Purchase this article with an account.
David W. Switzer, Jr., Michael Engelbert, Nicolas A. Yannuzzi, K. Bailey Freund; Conventional SD-OCT Macular Cube Scans and RPE/Drusen Maps May Fail to Detect Subretinal Drusenoid Deposits (Reticular Pseudodrusen) in Eyes with Age-related Macular Degeneration. Invest. Ophthalmol. Vis. Sci. 2011;52(14):156.
Download citation file:
© ARVO (1962-2015); The Authors (2016-present)
To demonstrate that current SD-OCT macular analysis algorithms may fail to detect the presence of subretinal drusenoid deposits (SDD) that are more readily detected with high-resolution line raster B-scans and/or curved en face reconstruction slabs (C-scan).
An observational case series of 5 eyes comparing the ability of various commercially available SD-OCT scanning systems and protocols to detect the presence of SDD.
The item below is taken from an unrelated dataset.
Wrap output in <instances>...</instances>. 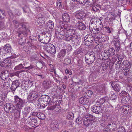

In these 5 eyes, SDD were missed with lower resolution line scans used in standard macular cube protocols. Consequently, the drusen maps generated from these cube scans failed to demonstrate the presence of SDD (A). Manual segmentation on a C-scan slab ("RPE" algorithm and manual segmentation thickness of 37 µm moved above the RPE) clearly detected SDD (B; see arrows pointing to representative structures). High resolution averaged line B-scans were the most sensitive in detecting the presence of SDD but were limited by acquisition time and typically wide B-scan spacing.
The presence of SDD in eyes with age-related macular degeneration is considered a risk factor for conversion to advanced AMD. Conventional SD-OCT scanning protocols are not reliable in detecting the presence and distribution of these important lesions due to the segmentation algorithm optimization for sub-RPE structures (C; SDD = triangles, Druse = circle, RPE = black line, RPE algorithm = red line). En face curved C-scan slabs cutting above the RPE contour demonstrate the distribution of these lesions, but this technique is currently limited by the lack of automation and resolution of current commercially available SD-OCT systems. With the advent of future medications aimed at altering the natural history of non-exudative AMD, sensitive, automated, and quantitative tracking of its course will become paramount.